WWI never happened.  It was all a dream.  Thomas is back downstairs, as un-humble as ever, and now he’s all settled in to the position he schemed over throughout season one — valet to his lordship.  Oh, Bates, where art thou?  Just one tiny little parallel universe-type problem…The Axis of Evil: Downton Edition is in big trouble.  Thomas and O’Brien are no longer on the same team.  Has Thomas decided he’s better than her since his “elevation” during the war?  Is he jealous she has a new protégé?  Has he forgotten she knows everything about him?  Has she forgotten he knows everything about her?  The War of the Rogues is officially ON.  Somebody pass the popcorn.

“If you ask me, we are staring into the chaos of Gomorrah.” – Carson

The chaos of Gomorrah of which Carson speaks is the wake of Lady Grantham’s American, widowed, wealthy mother, Martha Levinson, who floats away from her card game in Newport to attend Mary’s wedding and irritate her British in-laws.  Her sharp tongue makes her an unattractive ambassador and a mostly unwelcome house guest.

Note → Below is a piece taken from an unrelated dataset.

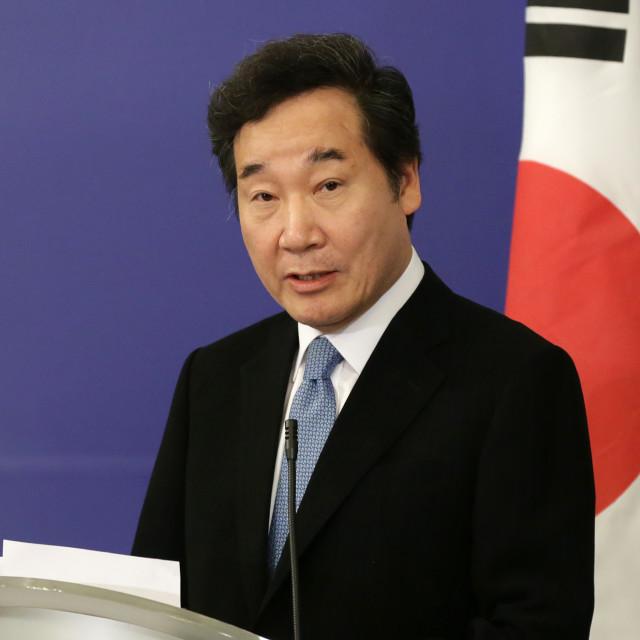 Lee Nak-yeon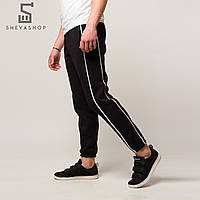 Тёплые спортивные штаны мужские ТУР Sektor, чёрные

How in the world did the family do so much talking about the financial ruin and no servant ever overheard?  Simply amazing.

“Accepting change is quite as important as defending the past.” – Cora

Overall, I confess I was a little disappointed and confused this episode.  I expected 80% wedding related activities with 20% dramatic interruptions.  I expected to find the characters we left after season two and the 2011 Christmas special — people changed by war and social upheaval and learning the true meaning of love and nobility — but for the most part, that’s not what I found.  It’s true that I did ask Elizabeth Michelle if the writer had forgotten to watch the last two episodes of season two before he started this episode.  But that doesn’t sway my faith.  He must have some crazy huge plans for the story this season that he can’t waste time on dress shopping and who didn’t get chosen as a flower girl and bachelor parties and wedding cake fights.  He’s been trustworthy so far, and though a bit underwhelmed with the storylines of episode one, I still expect great things to come.